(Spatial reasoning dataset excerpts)
----

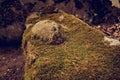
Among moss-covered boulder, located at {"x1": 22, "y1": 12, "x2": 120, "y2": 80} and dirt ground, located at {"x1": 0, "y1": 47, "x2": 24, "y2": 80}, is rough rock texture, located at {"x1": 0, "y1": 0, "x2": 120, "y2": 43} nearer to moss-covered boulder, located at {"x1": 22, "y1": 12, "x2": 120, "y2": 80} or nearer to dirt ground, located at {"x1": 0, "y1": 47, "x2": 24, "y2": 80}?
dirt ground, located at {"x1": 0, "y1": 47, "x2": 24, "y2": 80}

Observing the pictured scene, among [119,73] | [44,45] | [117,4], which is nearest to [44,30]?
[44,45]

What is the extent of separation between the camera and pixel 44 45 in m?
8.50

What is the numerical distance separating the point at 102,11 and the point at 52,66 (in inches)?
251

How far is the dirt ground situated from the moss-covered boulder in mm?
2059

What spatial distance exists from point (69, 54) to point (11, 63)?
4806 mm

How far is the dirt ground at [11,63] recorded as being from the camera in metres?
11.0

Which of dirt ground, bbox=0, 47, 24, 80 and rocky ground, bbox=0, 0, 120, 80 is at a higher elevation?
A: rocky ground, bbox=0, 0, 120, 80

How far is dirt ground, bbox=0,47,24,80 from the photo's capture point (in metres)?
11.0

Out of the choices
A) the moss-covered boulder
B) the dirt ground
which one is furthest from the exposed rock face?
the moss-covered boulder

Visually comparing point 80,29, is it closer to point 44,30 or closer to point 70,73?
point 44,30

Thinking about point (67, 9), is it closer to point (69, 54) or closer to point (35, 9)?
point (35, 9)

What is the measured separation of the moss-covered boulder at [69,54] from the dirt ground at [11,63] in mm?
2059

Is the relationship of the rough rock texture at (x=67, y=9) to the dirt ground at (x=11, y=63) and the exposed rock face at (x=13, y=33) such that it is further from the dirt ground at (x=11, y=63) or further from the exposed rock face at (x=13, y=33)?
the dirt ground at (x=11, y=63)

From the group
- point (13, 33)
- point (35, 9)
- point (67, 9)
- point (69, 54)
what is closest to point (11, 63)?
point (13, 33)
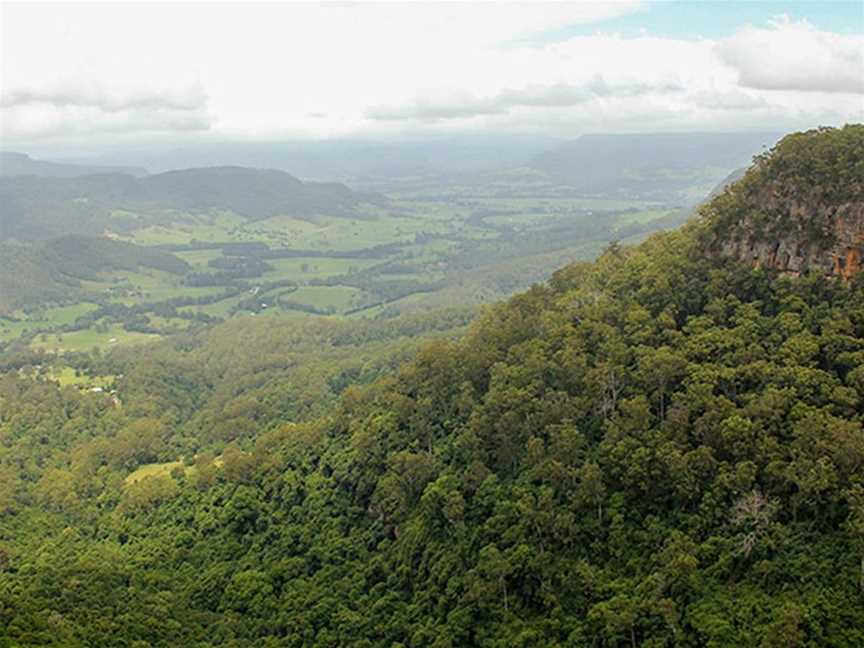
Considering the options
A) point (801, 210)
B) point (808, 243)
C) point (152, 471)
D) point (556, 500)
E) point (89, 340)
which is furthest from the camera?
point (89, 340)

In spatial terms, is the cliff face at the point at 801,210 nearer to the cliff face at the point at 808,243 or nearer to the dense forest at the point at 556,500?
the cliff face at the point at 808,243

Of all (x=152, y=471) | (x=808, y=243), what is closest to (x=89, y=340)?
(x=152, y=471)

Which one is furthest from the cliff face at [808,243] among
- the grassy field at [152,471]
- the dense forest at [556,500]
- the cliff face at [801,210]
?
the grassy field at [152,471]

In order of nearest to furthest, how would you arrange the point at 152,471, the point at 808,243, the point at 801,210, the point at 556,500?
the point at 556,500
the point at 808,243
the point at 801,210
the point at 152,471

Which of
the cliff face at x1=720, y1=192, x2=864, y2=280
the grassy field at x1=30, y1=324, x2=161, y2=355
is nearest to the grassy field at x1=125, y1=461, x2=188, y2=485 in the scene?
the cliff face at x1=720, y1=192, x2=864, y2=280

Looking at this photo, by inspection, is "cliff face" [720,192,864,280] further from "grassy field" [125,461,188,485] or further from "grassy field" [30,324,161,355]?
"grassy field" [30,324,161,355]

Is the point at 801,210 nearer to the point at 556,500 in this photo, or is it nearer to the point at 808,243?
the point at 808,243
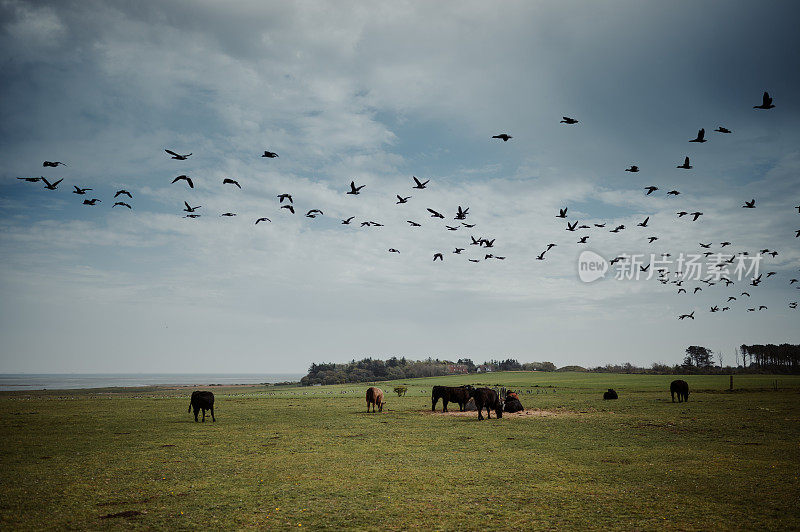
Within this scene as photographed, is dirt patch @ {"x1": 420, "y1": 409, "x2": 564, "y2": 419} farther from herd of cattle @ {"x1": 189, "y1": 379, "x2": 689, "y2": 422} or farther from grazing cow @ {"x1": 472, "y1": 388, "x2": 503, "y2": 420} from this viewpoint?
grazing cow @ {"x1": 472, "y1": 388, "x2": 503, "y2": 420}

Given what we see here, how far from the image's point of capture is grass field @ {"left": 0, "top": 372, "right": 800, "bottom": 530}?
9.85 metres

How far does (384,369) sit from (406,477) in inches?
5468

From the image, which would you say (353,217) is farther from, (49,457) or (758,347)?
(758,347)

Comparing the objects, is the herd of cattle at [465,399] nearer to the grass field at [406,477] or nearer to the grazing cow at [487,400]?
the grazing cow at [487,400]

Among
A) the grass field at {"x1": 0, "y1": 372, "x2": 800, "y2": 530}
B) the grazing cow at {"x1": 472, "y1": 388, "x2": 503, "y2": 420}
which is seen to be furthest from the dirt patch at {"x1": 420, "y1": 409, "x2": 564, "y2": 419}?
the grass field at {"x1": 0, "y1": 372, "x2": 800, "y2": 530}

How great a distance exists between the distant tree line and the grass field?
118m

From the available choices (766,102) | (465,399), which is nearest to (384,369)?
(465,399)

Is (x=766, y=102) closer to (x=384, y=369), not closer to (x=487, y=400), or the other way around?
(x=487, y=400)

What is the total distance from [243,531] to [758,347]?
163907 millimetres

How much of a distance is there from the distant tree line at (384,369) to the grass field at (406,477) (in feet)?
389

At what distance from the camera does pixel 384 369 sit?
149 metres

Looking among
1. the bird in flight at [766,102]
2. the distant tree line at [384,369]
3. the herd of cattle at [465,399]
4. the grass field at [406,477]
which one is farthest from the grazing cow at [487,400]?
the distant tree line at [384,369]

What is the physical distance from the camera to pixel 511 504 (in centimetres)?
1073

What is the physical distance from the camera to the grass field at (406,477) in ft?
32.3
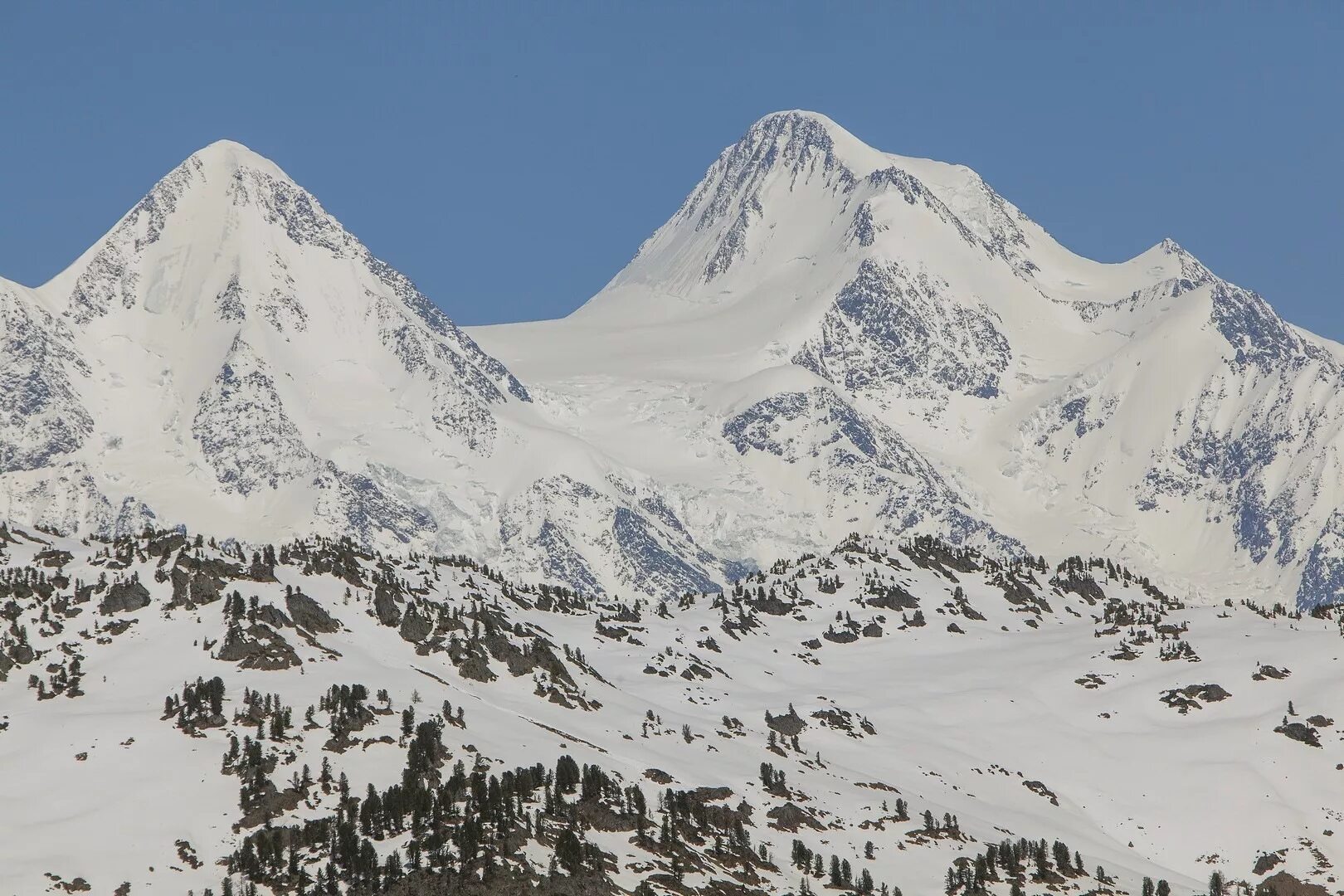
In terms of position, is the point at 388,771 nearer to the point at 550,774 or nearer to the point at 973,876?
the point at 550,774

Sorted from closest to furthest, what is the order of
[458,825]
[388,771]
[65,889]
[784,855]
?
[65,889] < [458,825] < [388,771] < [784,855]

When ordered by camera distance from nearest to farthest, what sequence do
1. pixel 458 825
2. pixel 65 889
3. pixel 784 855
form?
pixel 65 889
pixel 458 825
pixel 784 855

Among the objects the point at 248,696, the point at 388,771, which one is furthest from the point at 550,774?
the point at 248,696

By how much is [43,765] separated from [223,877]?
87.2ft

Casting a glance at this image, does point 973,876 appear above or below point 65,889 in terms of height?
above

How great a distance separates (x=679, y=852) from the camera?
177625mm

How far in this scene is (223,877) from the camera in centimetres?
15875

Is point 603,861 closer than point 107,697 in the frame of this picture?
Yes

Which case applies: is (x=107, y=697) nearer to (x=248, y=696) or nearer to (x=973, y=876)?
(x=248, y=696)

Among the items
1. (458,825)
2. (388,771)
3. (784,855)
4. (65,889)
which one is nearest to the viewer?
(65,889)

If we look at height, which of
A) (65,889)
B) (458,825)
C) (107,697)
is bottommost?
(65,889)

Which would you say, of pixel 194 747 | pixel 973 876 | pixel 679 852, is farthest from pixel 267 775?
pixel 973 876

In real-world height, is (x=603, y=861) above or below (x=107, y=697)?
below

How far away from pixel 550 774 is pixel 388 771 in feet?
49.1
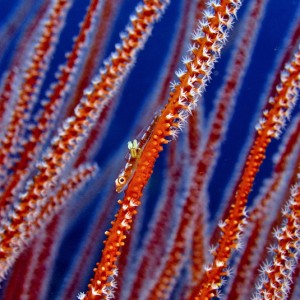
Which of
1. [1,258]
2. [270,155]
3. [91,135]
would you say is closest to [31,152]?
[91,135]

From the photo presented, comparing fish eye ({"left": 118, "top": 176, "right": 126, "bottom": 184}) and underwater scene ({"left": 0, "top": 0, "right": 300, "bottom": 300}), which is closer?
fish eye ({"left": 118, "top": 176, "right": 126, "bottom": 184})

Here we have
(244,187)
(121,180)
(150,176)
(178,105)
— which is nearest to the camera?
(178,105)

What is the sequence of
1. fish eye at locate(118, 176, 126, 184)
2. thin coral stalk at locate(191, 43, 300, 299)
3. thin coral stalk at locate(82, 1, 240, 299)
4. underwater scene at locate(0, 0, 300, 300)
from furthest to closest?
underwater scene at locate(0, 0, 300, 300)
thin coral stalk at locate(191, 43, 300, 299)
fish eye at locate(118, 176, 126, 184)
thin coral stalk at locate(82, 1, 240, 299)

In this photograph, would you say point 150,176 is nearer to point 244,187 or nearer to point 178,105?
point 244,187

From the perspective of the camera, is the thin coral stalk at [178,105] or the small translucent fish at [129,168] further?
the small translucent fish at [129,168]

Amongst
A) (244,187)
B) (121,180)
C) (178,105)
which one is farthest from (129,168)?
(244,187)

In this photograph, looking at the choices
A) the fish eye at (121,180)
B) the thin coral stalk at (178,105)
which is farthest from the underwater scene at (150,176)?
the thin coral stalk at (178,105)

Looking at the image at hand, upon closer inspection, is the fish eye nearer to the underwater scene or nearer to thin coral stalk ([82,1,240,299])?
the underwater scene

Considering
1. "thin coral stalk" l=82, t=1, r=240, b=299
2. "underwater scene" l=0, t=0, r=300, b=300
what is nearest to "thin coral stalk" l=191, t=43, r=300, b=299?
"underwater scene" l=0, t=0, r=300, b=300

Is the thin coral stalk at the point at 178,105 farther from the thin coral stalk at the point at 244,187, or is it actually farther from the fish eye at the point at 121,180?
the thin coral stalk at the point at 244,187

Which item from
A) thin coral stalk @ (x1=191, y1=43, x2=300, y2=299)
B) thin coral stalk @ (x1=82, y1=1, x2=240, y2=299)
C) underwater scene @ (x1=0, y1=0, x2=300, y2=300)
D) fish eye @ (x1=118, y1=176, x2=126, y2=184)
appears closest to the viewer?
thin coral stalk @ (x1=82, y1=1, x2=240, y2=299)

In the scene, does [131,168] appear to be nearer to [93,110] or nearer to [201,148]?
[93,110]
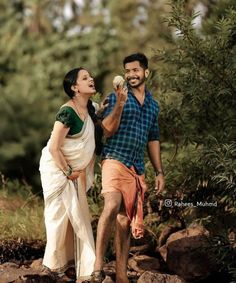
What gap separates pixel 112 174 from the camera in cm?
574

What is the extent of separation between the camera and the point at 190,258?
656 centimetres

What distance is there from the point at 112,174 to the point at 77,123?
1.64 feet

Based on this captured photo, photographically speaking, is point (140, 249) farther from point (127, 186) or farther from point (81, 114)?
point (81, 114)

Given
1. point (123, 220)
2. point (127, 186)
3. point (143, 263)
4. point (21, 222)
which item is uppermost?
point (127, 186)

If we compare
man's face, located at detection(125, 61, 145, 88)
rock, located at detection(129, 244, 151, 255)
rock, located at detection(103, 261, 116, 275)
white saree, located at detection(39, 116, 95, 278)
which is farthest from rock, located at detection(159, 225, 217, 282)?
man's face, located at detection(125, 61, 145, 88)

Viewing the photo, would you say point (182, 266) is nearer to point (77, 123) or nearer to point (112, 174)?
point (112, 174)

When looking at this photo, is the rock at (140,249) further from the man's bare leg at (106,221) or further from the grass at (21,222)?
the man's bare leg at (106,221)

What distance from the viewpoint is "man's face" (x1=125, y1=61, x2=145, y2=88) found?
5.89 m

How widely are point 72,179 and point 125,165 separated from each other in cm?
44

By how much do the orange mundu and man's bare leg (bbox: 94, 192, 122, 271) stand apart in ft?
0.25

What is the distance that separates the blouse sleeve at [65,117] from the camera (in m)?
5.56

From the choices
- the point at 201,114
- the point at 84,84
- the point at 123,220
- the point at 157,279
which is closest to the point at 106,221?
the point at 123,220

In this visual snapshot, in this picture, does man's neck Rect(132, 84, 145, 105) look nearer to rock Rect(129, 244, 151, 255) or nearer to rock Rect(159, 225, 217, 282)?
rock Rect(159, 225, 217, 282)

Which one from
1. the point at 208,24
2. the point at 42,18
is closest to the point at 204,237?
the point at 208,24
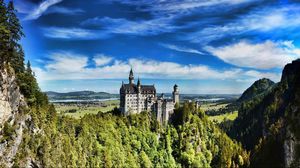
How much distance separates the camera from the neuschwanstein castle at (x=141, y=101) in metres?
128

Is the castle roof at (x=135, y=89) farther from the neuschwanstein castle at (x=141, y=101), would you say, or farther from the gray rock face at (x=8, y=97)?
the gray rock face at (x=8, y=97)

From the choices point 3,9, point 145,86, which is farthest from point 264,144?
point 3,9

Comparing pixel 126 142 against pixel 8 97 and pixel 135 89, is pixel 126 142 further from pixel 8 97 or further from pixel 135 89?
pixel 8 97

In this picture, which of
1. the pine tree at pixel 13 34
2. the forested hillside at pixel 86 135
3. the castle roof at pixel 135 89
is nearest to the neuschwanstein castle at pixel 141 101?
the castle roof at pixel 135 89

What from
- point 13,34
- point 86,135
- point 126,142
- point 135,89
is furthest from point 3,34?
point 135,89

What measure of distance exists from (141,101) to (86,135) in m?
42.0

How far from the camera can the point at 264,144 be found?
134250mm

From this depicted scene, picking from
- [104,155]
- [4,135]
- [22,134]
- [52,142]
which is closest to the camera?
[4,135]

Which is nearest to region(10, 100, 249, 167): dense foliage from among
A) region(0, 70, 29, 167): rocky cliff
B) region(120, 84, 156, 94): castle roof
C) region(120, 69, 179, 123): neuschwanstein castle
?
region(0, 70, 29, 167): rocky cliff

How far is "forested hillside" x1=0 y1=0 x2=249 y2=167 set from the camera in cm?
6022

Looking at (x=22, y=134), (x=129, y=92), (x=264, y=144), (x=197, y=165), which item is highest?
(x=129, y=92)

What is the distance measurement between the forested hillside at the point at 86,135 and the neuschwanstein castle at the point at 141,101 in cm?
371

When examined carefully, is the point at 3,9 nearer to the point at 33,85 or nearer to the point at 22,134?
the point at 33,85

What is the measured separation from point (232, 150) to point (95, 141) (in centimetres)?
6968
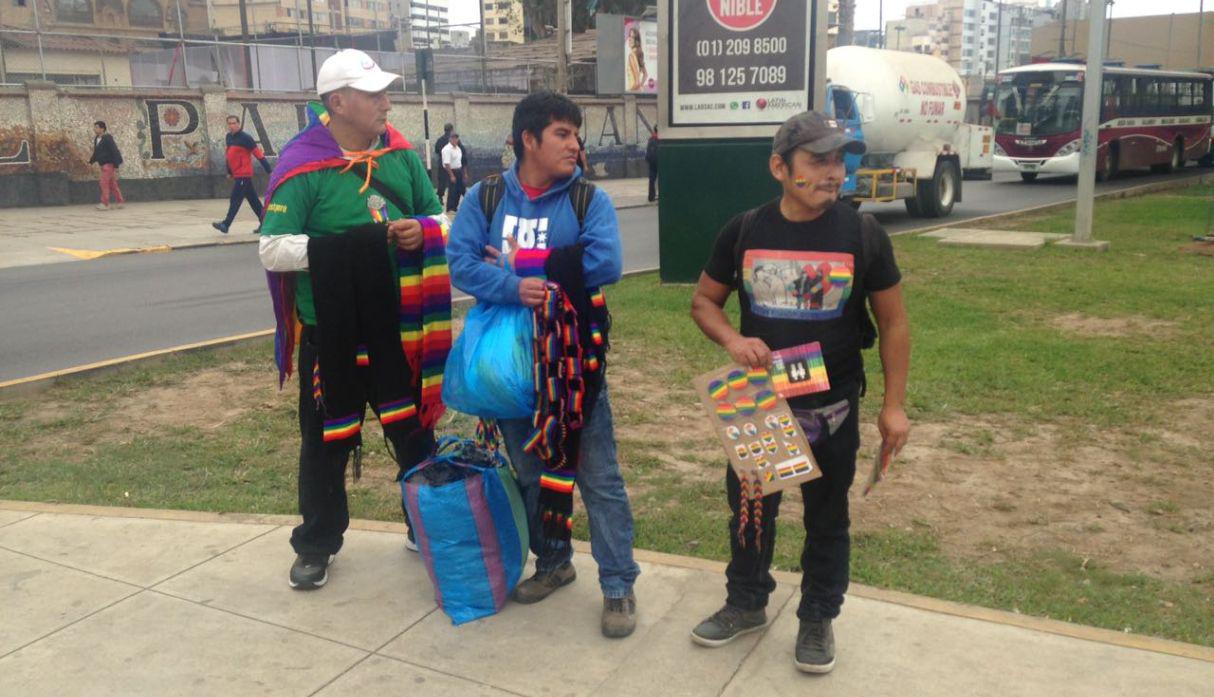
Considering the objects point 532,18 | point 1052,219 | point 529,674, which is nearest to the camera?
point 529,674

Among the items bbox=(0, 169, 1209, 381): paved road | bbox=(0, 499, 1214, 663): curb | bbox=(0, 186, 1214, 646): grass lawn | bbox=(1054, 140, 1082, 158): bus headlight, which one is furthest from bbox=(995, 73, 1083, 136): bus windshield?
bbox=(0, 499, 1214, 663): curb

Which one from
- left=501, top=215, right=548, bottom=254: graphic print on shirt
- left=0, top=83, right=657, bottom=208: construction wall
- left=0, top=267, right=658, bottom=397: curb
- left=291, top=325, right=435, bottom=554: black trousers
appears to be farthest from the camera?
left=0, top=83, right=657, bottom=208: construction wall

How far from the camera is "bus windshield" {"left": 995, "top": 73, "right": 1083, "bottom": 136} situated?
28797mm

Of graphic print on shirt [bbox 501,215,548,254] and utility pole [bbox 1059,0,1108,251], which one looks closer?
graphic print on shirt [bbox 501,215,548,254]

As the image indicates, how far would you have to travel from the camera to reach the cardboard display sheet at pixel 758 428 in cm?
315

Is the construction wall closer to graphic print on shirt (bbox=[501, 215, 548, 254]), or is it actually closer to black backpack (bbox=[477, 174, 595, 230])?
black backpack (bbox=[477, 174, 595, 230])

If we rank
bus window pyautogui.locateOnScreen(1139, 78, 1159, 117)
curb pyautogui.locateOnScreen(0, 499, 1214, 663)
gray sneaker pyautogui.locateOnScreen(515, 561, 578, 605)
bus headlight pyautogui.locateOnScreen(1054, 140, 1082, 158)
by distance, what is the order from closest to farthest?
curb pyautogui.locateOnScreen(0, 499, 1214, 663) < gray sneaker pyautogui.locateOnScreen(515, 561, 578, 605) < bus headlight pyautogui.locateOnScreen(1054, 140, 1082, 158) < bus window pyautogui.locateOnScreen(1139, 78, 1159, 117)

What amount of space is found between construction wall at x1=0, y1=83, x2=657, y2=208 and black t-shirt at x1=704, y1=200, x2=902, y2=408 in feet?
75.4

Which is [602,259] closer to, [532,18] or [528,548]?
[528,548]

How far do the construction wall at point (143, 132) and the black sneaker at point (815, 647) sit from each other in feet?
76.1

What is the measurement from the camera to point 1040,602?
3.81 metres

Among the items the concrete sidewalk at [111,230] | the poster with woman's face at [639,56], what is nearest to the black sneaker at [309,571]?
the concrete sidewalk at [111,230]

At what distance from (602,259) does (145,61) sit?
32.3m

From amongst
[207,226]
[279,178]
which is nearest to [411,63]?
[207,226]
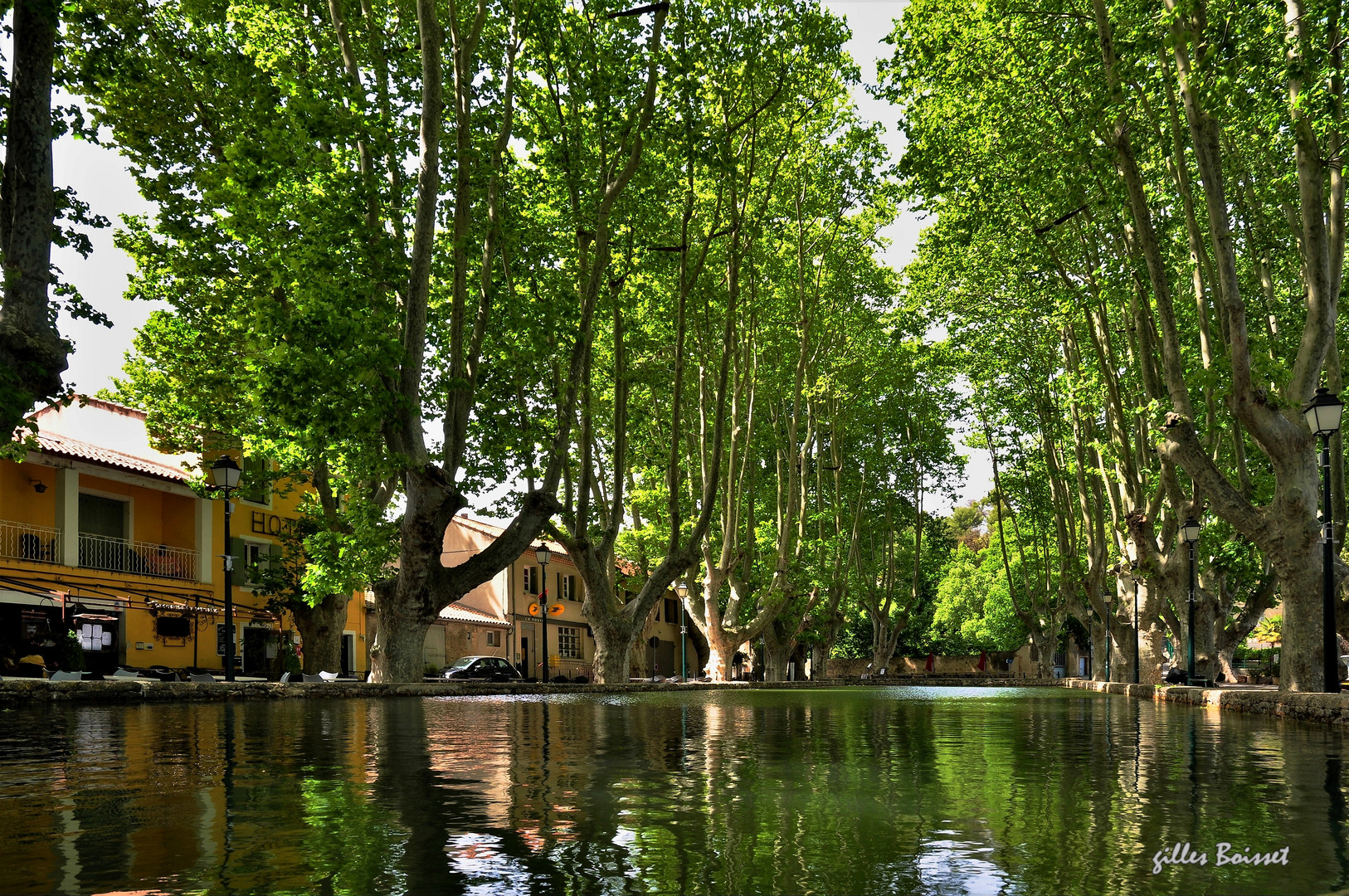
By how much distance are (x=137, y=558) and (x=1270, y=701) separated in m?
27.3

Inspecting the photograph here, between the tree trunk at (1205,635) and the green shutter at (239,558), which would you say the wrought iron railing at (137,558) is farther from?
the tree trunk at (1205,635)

----

Task statement: Please retype the entries above word for word, but only from the line containing "What amount of" through the last line, and without the pictures.

Output:
What amount of space is found between construction wall at x1=0, y1=83, x2=657, y2=208 and black t-shirt at x1=704, y1=200, x2=902, y2=408 in feet?
75.4

Which is [602,259] closer to, [532,18] or [528,548]?
[528,548]

How far do the construction wall at point (143, 132) and the black sneaker at point (815, 647) sit from each other in feet?
76.1

What is the measurement from the camera to point 1040,602?
3.81 metres

Among the items the concrete sidewalk at [111,230] | the poster with woman's face at [639,56], what is nearest to the black sneaker at [309,571]?
the concrete sidewalk at [111,230]

At what distance from (602,259) does (145,61) sit?
32.3m

From amongst
[207,226]
[279,178]
which is nearest to [411,63]?
[207,226]
By how much distance are (x=137, y=558) and (x=1270, y=701) separated in m?
27.3

Inspecting the photograph here, between the tree trunk at (1205,635) and the green shutter at (239,558), which would you say the wrought iron railing at (137,558) is farther from?
the tree trunk at (1205,635)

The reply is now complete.